Divide 14,136 by .062 and you get 228,000. That means this person’s SS is covered by two people paying in at almost the limit a year. (Limit is around 119k I believe). Show what you say? They paid into it, they are just getting back what they put in! No, not even close.
Assume that person lives 20 years. Their collection is equal to 4,560,000 of wages taxed in today’d dollars. (228,000 x 20). If you assume that person worked 50 years that averages to 91,200 a year. (4,560,000 / 50).
Now I got those figures from someone I know, and he didn’t make anywhere near 90k a year on average, not even in inflated dollars.
So, people paying in today are covering pretend “gains” on money paid in 50 years ago. Ponzi, and also why raising the cap does nothing but kick the can down the road.
But, it being a ponzi is the only way in which the tax is progressive, because the wigh wage earners of today are covering the low wage earners of yesterday, only to fuck the low wage earners of today when today’s earners retire.

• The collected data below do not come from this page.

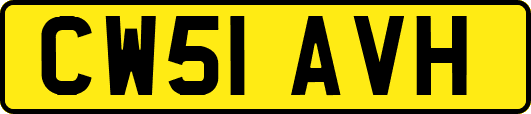 CW51 AVH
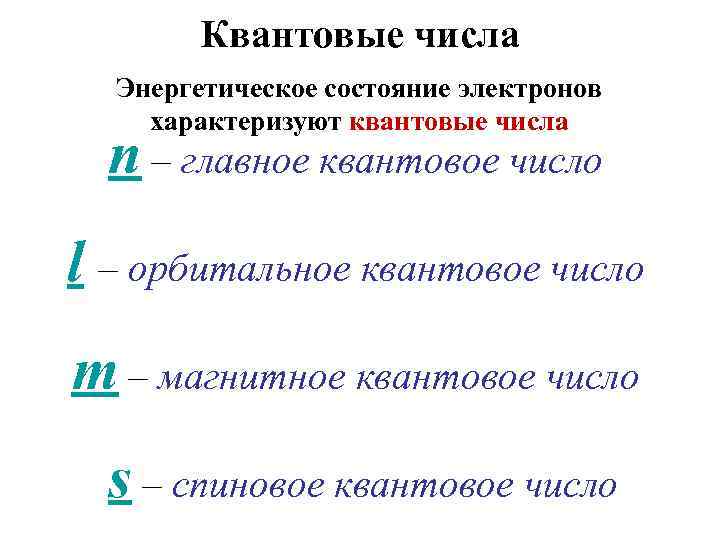 Квантовые числа

Энергетическое состояние электронов характеризуют квантовые числа

n – главное квантовое число

l – орбитальное квантовое число

m – магнитное квантовое число

s – спиновое квантовое число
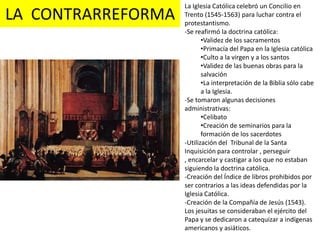 LA CONTRARREFORMA

La Iglesia Católica celebró un Concilio en Trento (1545-1563) para luchar contra el protestantismo.
-Se reafirmó la doctrina católica:
•Validez de los sacramentos
•Primacía del Papa en la Iglesia católica
•Culto a la virgen y a los santos
•Validez de las buenas obras para la salvación
•La interpretación de la Biblia sólo cabe a la Iglesia.
-Se tomaron algunas decisiones administrativas:
•Celibato
•Creación de seminarios para la formación de los sacerdotes
-Utilización del Tribunal de la Santa Inquisición para controlar , perseguir , encarcelar y castigar a los que no estaban siguiendo la doctrina católica.
-Creación del Índice de libros prohibidos por ser contrarios a las ideas defendidas por la Iglesia Católica.
-Creación de la Compañía de Jesús (1543). Los jesuitas se consideraban el ejército del Papa y se dedicaron a catequizar a indígenas americanos y asiáticos.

If I missed anything I’ll expand later, but basically, people are willingly paying into a Ponzi scheme that requires economic growth across the entire market spectrium to survive, that favors higher wage earners, and has to, in order to survive.
People would be much better off putting that 6.2% in a 401k, IRA, or with an experienced advisor where you can control where your money sits and hedge against risk.[/quote]
Thanks, Beans. As usual, you know how to break it down. Now I gotta bid you fine gentlemen goodnight and godspeed. I fly offshore again tomorrow morning for about a week so I may not have internet (depends on the rig). I will miss the lively discourse.